ThomDietrich commented 6 years ago

Maybe you could check if the user exists prior to creating it? Also I'd suggest to add warning messages on both sides:

User openhab already exists on the system.

User openhab couldn't be deleted. You may want to do that manually...

ThomDietrich commented 6 years ago

Hey @BClark09 I'm currently going through all my openHABian issues and found the one related to this issue. What would you suggest to do here?

Best! Hope you are doing fine ;)

BClark09 commented 6 years ago

Hey @ThomDietrich! Hope you are well too!

I've not had a good amount of time to have a look at this properly yet. I'm still a bit confused at why openHAB fails to reinstall properly. I couldn't replicate the exact error above, but I did run into problems. The preinst script already checks for an existing user.

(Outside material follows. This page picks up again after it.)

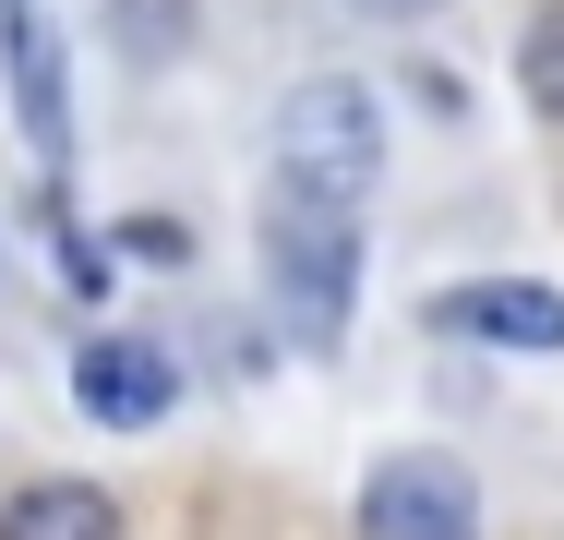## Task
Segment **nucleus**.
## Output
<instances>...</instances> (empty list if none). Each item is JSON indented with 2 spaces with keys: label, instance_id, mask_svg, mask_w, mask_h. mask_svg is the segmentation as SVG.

My suggestion so far would be to make a simple check (and as you suggested, warn) for PIDs belonging to the user/group to see if that has any effect on the reinstall. The postrm script will become something like:

  purge)
    removeOpenHABInit
    if [ -z "$(ps -o pid= -u openhab)" ]; then
      if getent passwd $OH_USER > /dev/null 2>&1; then
        deluser --system --quiet $OH_USER || true
      fi
      if getent group $OH_GROUP > /dev/null 2>&1; then
        delgroup --system --quiet $OH_GROUP || true
      fi
    else 
      echo "The 'openhab' user has other active processes and cannot be deleted." 
      echo "  You may want to delete the user and group manually."
    fi
    rm -rf /var/log/openhab2
    rm -rf /var/lib/openhab2
    rm -rf /usr/share/openhab2
    rm -rf /etc/openhab2
    exit 0
    ;;
mstormi commented 4 years ago

is this still an issue after all ?

It's also linked to https://github.com/openhab/openhabian/issues/285

BClark09 commented 4 years ago

Finally did something about this. So sorry for the delay 😞!